Juvenile xanthogranuloma (JXG) is the most common non-Langerhans cell histiocytic disorder in children. Nevertheless, its pathogenesis remains poorly understood. This study aims to elucidate the key cellular components and molecular mechanisms driving JXG lesion formation through transcriptomic profiling.

Pathological specimens from JXG lesions and adjacent normal skin were subjected to bulk RNA-seq (11 lesions, 9 controls) and scRNA-seq (2 lesions, 2 controls). Differentially expressed genes (DEGs) and enrichment analyses were performed on bulk data, while scRNA-seq data were processed using Seurat for cell clustering and annotation. Single-cell regulatory network inference and clustering (SCENIC) and regulon analyses quantified regulon activity differences, and CellChat decoded cell–cell communication. TF regulon activity associated with pathway-specific DEGs was assessed via AUCell. Developmental trajectories and signature genes of macrophages were inferred using Monocle 3.

4656 DEGs were identified in differential expression analysis. KEGG enrichment showed significant over-representation of the cytokine–cytokine receptor interaction (CCRI) pathway, which included 158 DEGs (CCRI-DEGs). In immune-cell clusters, the M6 regulon module displayed higher activity in JXG than in NOR lesions. CellChat analysis revealed robust immune–fibroblast crosstalk, with SPP1-mediated signaling markedly more pronounced in JXG. Almost all CCRI-DEG-specific TF regulons were highly and concordantly expressed in macrophage subsets. Trajectory inference resolved two major macrophage branches, and the distribution of the track-gene signature SPP1 closely mirrored that of the CCRI-DEG-specific TF regulons.

Cytokine-mediated interactions within macrophages play a pivotal role in the pathogenesis of JXG, and SPP1⁺ macrophages appeared to constitute a key cellular driver of disease initiation and progression.

..............................

### What the task asks
Transcribe the portion of the juvenile xanthogranuloma abstract starting at "Juvenile xanthogranuloma (JXG)" and ending at "through transcriptomic profiling.". The entries that follow are not required for this exercise.

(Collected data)
..............................

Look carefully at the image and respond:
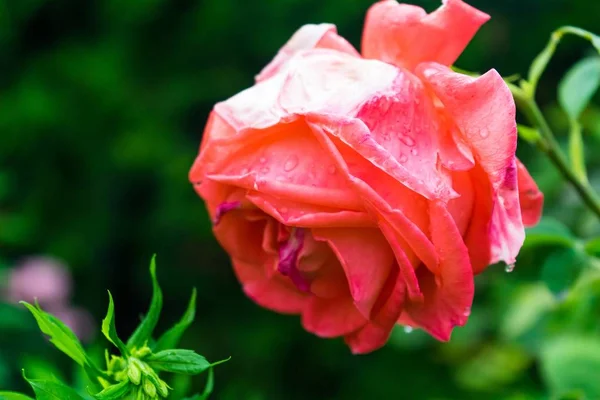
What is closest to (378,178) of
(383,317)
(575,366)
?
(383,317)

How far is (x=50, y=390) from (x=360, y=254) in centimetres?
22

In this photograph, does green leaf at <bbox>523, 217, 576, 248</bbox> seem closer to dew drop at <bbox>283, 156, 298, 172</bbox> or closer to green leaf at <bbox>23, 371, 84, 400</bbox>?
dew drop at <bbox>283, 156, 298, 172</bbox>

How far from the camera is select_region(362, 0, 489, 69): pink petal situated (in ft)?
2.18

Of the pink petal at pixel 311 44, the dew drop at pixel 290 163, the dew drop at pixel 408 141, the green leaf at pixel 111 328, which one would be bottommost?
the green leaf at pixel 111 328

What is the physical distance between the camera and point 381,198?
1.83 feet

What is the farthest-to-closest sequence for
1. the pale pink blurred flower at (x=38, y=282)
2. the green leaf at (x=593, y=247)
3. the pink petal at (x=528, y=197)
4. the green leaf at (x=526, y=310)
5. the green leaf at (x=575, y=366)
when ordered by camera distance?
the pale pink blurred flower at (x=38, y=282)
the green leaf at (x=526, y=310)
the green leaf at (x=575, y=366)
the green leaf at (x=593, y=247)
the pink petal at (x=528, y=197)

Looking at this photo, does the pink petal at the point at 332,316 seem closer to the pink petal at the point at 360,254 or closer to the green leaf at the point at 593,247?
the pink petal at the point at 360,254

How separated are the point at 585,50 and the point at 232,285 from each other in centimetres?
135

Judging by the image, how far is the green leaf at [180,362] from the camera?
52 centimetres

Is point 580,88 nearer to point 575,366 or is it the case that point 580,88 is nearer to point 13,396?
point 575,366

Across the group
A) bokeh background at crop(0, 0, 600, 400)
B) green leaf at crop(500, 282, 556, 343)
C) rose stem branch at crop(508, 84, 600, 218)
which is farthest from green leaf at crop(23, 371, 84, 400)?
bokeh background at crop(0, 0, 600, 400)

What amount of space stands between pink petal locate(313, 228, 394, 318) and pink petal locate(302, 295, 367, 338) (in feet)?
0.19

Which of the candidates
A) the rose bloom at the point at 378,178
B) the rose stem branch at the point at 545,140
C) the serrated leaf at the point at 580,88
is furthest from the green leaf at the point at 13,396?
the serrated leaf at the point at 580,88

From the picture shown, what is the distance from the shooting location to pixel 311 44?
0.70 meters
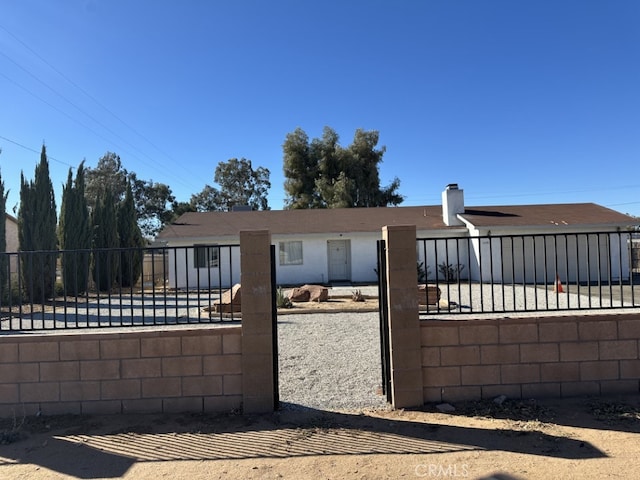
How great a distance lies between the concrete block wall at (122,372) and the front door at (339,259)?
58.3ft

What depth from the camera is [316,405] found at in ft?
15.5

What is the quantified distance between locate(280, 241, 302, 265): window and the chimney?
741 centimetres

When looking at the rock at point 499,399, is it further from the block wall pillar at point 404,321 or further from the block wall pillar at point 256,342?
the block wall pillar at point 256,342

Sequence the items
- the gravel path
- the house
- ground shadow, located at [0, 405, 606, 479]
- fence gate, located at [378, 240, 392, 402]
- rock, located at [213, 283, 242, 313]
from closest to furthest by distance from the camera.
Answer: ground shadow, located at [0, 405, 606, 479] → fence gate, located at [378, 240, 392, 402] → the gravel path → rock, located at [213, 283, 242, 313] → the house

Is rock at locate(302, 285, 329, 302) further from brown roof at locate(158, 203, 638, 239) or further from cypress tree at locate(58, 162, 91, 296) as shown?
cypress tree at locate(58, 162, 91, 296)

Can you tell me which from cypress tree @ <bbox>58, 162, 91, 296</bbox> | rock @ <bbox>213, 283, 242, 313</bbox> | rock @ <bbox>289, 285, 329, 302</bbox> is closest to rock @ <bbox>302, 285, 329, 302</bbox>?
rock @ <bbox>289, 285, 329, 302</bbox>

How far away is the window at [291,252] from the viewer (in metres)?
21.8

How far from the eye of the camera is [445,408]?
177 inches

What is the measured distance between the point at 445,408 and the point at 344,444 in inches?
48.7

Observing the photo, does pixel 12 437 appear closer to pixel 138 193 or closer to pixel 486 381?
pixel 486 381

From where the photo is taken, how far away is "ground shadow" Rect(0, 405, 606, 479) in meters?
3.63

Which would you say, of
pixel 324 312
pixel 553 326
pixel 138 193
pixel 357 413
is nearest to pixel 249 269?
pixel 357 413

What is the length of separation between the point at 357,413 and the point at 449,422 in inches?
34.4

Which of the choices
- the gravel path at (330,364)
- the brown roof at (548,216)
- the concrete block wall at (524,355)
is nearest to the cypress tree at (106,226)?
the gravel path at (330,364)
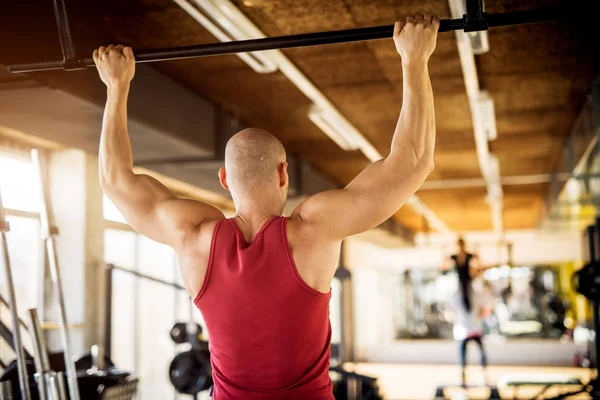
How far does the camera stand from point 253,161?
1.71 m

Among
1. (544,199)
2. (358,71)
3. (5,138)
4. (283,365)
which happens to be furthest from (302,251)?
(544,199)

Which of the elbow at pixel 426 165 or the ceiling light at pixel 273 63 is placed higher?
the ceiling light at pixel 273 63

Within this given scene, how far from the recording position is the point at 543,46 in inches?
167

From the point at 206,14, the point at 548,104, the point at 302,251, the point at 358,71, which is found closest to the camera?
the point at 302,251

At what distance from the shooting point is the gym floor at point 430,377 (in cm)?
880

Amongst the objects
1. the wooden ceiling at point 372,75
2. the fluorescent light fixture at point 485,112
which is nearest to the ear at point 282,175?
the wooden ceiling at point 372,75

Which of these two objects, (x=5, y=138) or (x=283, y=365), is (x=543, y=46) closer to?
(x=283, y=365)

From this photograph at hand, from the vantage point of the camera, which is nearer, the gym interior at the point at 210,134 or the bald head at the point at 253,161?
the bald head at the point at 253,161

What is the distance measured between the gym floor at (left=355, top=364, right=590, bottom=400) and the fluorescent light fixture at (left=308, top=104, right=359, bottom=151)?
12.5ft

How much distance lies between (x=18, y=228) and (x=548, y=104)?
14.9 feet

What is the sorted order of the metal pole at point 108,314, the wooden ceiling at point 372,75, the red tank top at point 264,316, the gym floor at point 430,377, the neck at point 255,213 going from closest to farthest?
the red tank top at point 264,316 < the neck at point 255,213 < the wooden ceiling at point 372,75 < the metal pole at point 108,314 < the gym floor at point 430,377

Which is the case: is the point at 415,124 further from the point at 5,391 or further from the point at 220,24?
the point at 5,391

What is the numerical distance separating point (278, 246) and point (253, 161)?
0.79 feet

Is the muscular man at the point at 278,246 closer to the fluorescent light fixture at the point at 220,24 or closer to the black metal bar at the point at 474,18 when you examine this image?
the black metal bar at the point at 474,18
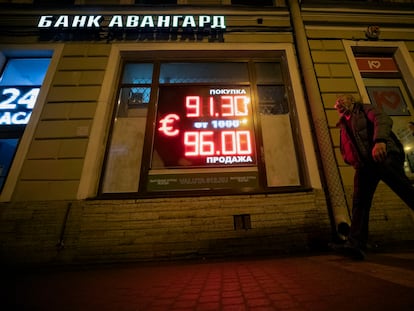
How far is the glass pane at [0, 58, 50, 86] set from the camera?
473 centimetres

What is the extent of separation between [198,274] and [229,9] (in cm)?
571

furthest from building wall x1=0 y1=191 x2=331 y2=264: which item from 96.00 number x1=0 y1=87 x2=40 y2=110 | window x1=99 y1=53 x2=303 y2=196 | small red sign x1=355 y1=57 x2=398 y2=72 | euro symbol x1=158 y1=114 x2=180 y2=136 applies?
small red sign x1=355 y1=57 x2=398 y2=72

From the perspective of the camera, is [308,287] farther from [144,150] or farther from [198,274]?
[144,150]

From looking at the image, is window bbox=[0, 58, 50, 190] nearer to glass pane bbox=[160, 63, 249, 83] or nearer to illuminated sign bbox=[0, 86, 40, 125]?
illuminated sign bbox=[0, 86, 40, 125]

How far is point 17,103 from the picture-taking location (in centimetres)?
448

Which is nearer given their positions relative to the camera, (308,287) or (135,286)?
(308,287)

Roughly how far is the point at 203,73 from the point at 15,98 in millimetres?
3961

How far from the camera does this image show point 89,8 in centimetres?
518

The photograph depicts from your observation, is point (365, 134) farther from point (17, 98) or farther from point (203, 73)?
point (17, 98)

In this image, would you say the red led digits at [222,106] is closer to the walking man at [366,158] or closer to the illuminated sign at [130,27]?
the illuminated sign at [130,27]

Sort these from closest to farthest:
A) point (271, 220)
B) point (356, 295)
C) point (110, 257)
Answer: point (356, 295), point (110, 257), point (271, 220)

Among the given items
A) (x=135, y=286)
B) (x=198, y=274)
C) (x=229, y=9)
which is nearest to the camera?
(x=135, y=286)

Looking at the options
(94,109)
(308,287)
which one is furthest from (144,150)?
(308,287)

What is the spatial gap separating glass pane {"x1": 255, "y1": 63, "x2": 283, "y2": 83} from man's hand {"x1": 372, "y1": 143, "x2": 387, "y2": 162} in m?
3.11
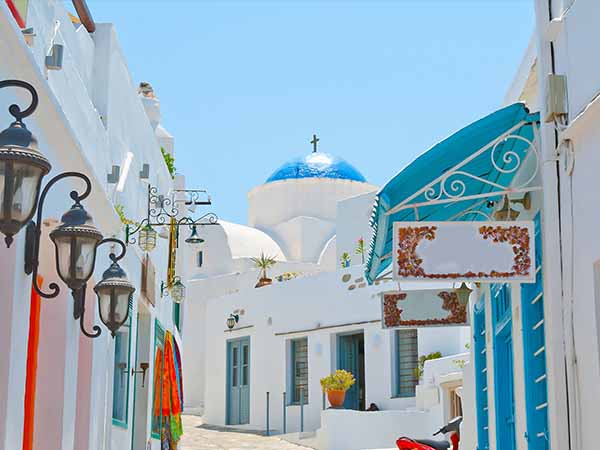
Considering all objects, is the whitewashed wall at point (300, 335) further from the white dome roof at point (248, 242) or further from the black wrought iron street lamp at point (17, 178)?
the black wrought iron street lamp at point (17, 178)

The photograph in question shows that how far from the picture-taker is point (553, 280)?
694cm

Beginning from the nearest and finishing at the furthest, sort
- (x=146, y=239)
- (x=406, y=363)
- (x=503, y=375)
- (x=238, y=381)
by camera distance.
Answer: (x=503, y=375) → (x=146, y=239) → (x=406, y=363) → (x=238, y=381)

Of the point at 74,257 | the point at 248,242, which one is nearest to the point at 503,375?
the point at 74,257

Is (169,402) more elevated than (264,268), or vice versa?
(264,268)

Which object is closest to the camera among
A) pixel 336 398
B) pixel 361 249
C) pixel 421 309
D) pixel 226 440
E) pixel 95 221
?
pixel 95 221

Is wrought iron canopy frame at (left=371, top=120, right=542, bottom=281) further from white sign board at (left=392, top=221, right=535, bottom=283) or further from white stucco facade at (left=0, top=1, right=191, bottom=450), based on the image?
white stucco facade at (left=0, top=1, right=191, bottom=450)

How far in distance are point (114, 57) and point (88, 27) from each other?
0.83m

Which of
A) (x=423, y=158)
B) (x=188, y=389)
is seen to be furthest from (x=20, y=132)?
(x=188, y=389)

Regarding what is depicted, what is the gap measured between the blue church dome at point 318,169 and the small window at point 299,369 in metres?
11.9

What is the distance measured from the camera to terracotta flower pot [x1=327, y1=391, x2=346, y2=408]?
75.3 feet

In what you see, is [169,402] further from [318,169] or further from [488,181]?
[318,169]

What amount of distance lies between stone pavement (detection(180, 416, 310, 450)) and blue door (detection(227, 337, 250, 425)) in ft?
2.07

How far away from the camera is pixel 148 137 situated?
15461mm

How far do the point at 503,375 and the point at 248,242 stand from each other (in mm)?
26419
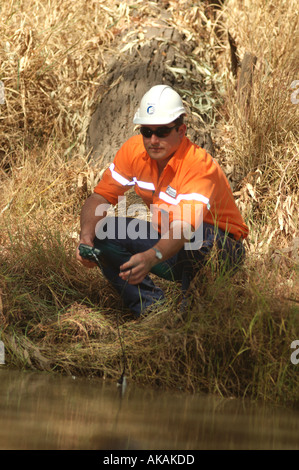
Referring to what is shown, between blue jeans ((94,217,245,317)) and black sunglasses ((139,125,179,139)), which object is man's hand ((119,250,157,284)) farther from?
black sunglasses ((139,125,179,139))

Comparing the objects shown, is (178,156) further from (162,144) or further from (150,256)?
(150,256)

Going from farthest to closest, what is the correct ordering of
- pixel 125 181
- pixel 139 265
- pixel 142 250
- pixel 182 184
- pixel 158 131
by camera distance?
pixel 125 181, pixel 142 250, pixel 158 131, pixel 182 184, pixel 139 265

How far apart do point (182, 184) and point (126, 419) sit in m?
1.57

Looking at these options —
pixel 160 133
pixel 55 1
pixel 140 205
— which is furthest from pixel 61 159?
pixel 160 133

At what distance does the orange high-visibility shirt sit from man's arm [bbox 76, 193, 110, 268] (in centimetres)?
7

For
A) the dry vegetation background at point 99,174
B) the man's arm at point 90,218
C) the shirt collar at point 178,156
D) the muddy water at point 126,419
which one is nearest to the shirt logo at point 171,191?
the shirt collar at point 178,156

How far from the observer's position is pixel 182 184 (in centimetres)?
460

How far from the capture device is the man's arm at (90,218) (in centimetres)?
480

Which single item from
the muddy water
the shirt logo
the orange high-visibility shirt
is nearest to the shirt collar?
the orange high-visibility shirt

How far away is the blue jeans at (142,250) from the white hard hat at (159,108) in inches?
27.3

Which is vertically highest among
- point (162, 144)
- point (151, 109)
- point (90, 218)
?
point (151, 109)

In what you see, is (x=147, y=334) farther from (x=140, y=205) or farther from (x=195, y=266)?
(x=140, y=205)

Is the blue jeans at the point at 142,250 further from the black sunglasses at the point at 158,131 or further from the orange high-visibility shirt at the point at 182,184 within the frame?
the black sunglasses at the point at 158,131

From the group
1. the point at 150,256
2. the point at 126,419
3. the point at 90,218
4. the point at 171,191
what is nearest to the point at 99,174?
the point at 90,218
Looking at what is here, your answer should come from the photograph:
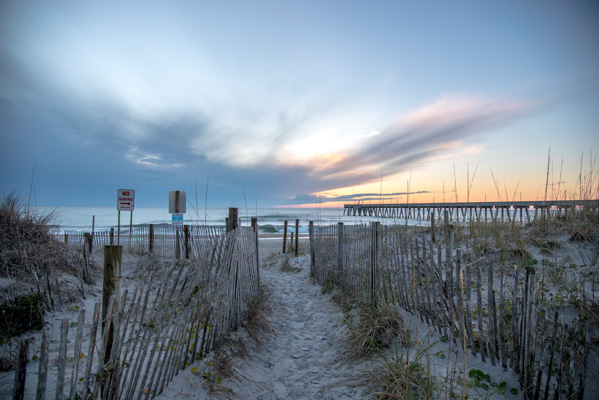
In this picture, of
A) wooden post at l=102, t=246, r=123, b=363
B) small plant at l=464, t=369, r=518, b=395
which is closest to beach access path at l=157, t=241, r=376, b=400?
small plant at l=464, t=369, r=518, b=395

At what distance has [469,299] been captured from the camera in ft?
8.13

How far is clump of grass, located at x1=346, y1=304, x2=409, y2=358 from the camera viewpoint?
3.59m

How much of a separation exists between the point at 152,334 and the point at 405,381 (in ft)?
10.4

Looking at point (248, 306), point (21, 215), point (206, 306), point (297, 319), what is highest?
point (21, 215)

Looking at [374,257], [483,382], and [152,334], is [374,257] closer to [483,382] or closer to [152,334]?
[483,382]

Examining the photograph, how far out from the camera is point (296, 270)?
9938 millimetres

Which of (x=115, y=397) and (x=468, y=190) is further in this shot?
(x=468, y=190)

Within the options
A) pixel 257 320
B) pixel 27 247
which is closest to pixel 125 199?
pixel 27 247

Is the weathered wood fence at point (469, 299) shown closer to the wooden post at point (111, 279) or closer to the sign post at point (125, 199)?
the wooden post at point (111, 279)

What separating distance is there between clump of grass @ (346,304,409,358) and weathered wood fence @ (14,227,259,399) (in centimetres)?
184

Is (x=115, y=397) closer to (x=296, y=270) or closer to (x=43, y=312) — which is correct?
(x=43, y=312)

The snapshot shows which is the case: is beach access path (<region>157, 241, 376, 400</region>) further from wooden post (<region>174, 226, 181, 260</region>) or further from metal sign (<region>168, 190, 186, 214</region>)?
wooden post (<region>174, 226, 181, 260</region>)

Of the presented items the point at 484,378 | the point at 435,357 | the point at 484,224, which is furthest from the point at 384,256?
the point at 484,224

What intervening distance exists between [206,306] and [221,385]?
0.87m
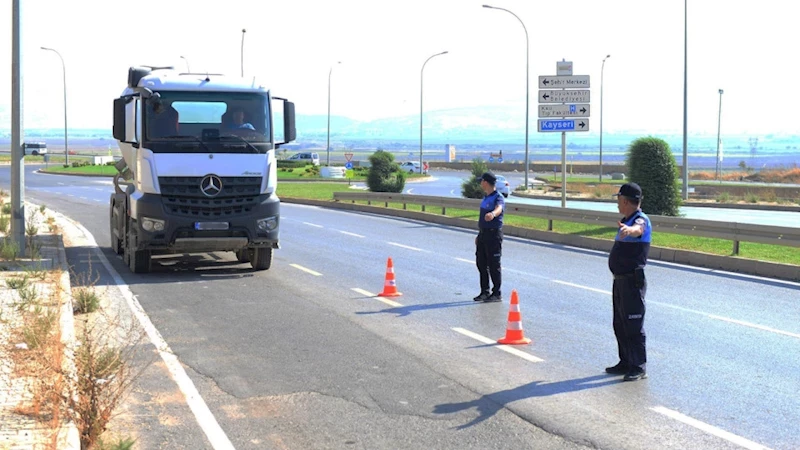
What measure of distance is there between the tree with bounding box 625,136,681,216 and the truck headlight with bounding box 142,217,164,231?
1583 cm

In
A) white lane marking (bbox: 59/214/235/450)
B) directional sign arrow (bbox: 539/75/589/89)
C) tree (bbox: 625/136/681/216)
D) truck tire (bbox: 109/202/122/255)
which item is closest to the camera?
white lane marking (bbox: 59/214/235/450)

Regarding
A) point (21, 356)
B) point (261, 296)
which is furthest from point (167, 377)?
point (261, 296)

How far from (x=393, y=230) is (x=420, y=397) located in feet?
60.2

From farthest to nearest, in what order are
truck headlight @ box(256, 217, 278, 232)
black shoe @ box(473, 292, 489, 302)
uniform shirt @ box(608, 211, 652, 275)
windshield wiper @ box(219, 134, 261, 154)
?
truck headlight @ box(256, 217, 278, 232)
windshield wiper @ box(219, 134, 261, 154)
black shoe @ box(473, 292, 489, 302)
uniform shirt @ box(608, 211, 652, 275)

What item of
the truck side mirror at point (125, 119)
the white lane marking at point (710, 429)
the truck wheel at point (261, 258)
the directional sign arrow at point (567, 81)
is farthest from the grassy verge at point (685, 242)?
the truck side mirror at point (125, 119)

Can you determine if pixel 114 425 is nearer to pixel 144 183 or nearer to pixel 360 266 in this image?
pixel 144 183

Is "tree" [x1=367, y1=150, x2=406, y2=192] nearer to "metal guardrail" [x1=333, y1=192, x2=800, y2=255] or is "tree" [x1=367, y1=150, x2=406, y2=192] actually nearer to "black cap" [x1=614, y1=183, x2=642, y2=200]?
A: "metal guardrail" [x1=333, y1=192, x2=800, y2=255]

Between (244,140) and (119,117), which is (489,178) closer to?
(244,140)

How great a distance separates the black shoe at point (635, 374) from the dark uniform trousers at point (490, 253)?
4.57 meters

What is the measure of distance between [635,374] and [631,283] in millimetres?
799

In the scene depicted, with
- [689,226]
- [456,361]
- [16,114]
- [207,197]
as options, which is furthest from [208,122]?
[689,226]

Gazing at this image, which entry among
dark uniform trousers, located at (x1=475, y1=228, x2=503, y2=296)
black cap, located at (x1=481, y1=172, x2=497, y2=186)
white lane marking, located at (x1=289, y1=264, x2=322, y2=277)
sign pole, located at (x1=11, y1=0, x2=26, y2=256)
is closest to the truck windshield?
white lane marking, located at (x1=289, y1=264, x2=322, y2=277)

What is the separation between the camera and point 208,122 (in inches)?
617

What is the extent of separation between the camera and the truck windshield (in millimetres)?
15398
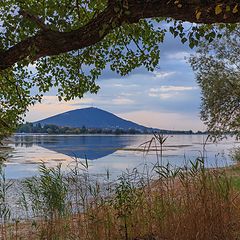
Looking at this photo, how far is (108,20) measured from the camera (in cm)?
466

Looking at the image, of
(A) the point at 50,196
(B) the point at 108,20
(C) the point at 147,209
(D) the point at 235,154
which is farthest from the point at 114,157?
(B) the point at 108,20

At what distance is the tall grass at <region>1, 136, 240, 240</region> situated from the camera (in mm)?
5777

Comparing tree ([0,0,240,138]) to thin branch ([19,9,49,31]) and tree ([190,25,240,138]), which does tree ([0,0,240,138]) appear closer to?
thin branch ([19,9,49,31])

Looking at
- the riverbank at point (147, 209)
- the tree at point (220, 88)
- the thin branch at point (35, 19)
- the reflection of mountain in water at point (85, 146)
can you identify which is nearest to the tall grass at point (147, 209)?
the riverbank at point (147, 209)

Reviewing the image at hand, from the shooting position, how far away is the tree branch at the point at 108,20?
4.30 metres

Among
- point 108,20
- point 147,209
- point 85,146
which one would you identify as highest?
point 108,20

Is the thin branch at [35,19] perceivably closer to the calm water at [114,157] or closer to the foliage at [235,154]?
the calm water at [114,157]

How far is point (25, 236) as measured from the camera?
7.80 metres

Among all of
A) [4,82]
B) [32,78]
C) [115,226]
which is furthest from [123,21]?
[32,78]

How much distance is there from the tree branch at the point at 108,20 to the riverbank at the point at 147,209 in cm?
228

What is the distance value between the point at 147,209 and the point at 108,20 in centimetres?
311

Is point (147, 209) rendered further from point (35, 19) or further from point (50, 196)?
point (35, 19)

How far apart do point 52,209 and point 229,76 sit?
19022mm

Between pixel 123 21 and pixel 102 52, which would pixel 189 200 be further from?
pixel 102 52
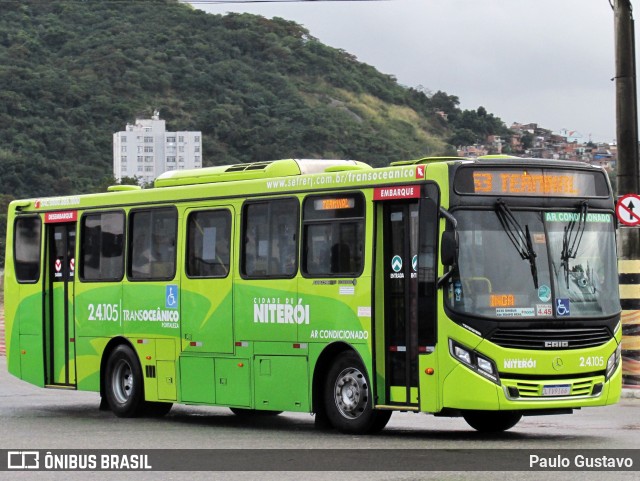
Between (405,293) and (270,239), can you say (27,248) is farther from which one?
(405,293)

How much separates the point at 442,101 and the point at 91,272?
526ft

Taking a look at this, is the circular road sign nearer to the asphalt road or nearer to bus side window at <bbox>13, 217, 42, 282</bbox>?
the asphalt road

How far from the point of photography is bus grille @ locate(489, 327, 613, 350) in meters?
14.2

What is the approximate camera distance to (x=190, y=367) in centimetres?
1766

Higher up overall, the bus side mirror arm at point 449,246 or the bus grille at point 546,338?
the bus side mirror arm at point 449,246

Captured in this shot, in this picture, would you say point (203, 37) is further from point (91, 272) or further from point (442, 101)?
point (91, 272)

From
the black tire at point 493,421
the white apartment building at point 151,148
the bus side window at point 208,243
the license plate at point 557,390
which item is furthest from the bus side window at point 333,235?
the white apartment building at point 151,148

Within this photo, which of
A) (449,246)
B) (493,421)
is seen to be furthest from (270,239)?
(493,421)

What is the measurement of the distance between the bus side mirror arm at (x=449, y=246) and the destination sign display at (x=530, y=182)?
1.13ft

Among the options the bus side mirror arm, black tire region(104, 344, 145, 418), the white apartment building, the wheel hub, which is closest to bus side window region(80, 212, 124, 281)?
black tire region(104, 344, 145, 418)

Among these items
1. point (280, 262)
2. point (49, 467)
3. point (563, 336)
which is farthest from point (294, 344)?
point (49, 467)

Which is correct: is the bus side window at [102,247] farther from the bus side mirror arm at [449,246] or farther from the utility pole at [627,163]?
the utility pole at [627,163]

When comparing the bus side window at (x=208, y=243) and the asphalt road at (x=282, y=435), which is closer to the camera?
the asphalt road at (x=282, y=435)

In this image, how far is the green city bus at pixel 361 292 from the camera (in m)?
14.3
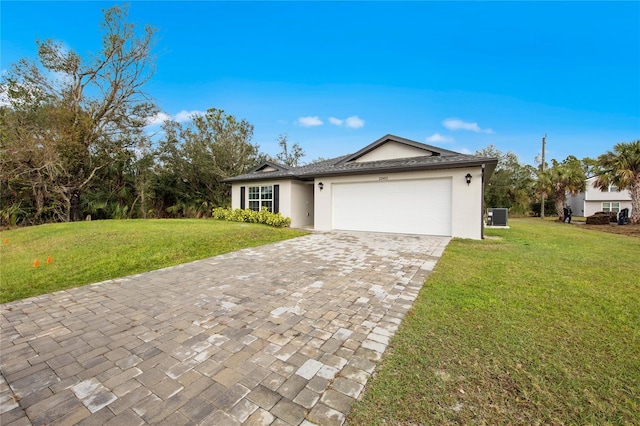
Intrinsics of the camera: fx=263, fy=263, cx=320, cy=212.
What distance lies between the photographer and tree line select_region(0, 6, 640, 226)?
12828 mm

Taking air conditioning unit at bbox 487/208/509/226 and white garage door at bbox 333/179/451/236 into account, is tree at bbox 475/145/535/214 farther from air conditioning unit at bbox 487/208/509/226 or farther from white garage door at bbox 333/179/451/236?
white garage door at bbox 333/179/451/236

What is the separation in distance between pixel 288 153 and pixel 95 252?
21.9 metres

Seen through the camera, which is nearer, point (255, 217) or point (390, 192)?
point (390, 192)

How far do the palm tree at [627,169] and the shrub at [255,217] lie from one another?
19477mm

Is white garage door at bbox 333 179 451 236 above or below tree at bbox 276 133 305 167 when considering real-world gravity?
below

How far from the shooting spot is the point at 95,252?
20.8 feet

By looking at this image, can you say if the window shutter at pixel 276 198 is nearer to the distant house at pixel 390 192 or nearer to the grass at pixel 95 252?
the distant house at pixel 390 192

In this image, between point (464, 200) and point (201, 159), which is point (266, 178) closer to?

..............................

### Solution below
Juvenile xanthogranuloma (JXG) is the most common non-Langerhans cell histiocytic disorder in children. Nevertheless, its pathogenesis remains poorly understood. This study aims to elucidate the key cellular components and molecular mechanisms driving JXG lesion formation through transcriptomic profiling.